> [What needs to be done]: Put the entries below into a two-column CSV headed text and answer, with one row per entry. Place each entry's text and its answer in a single quoted field each, replacing line breaks with spaces.

------ Material supplied ------

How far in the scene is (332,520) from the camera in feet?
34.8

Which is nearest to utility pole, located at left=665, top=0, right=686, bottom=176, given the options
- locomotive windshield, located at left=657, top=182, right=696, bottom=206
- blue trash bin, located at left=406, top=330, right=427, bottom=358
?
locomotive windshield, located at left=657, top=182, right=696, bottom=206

------

> [Worked solution]:
text,answer
"How far in the scene is (332,520) from the camera in feet?","34.8"
"Which is nearest to utility pole, located at left=665, top=0, right=686, bottom=176, given the options - locomotive windshield, located at left=657, top=182, right=696, bottom=206 - blue trash bin, located at left=406, top=330, right=427, bottom=358 ?","locomotive windshield, located at left=657, top=182, right=696, bottom=206"